Unfortunately, the list continues for the cons. Sterilized pets, especially those spayed or neutered young, are also 2-4 times as likely to get several types of cancer, including prostate cancer, lymphosarcoma (cancer of lymphocytes and lymph tissue), transitional cell carcinoma (cancer of the urinary tract), mast cell tumors (skin cancer), and osteosarcoma (bone cancer). Females spayed under 5.5 months of age also have under-developed vaginal canals and opening, which increases the risk of cystitis and urinary incontinence.
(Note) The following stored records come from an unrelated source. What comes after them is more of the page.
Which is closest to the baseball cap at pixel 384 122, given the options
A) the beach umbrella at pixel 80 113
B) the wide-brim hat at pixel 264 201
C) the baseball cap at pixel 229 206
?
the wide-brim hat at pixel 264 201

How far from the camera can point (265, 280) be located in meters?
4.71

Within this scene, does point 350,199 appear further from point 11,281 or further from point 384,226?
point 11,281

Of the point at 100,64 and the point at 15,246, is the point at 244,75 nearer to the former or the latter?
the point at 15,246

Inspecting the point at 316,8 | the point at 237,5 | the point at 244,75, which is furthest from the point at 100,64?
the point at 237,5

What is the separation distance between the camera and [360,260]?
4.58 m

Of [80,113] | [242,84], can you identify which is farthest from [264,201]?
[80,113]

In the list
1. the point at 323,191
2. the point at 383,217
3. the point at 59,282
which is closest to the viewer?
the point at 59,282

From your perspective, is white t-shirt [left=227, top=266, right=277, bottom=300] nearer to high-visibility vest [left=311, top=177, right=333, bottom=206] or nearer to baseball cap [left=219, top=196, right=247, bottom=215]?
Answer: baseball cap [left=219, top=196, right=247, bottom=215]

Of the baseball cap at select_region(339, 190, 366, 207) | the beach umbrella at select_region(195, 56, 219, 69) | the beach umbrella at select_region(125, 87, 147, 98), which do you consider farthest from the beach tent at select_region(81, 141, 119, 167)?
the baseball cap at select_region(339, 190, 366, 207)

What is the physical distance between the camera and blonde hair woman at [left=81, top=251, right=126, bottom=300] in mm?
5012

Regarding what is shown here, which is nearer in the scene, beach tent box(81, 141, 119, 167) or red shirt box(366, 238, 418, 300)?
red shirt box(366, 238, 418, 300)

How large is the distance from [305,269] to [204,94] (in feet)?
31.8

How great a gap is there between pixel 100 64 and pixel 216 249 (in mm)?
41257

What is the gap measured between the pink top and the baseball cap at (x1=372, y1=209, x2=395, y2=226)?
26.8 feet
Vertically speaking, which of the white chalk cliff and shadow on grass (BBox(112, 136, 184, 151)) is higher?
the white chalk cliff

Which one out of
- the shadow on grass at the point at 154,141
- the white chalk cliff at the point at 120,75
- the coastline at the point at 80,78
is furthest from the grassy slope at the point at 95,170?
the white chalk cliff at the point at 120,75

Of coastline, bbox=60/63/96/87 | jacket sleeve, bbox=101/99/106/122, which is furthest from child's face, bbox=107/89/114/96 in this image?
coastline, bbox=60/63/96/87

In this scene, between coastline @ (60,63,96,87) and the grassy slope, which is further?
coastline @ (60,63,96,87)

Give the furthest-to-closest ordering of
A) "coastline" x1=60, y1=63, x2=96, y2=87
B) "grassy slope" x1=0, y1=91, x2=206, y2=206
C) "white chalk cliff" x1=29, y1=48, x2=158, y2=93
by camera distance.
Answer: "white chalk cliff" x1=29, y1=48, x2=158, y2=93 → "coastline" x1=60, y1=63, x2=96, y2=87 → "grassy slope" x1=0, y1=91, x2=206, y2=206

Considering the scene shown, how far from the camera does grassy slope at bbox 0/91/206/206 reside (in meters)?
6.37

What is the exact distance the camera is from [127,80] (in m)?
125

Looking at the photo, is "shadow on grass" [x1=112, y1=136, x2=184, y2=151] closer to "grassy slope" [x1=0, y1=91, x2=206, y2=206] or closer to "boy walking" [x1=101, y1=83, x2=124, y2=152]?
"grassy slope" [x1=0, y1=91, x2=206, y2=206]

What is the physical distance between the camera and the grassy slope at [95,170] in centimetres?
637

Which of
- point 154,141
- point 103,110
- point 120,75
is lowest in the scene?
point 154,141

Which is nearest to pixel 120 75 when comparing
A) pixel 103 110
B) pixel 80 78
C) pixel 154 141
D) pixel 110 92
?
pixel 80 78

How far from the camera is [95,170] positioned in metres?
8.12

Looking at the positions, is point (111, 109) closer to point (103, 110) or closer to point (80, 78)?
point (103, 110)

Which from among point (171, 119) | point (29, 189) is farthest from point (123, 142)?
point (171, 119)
As you can see, there are many reasons to wait until your pet is fully developed until you spay or neuter them. However, we are aware that some pet owners do not have the option to wait. Maybe you do not have a fenced in back yard or your pet is difficult to keep separated when needed. There are many extenuating circumstances, and in these cases, it can’t be helped but to spay or neuter at 6 months of age. It is advised to give fish oil and a joint supplement to aid in their joint formation. Elk antlers are great since they help regulate joint growth. We have an unneutered male golden and a female Tibetan mastiff that is not spayed. Obviously, we do not want these two to breed. However, we do not find it difficult having the two of them since we just do not leave them alone together when our female is in heat and put pants on her or keep them separated when it is bedtime. We are a little bit spoiled since our golden is such an easy-going male, but it is an example that it is not impossible to be a responsible enough pet owner to keep an intact animal. If your veterinarian recommends spaying or neutering at less than 5 months of age, we encourage you to switch which vet you are going to. Try and find someone that is aware of the risks associated with early spay and neuter that will work with your concerns.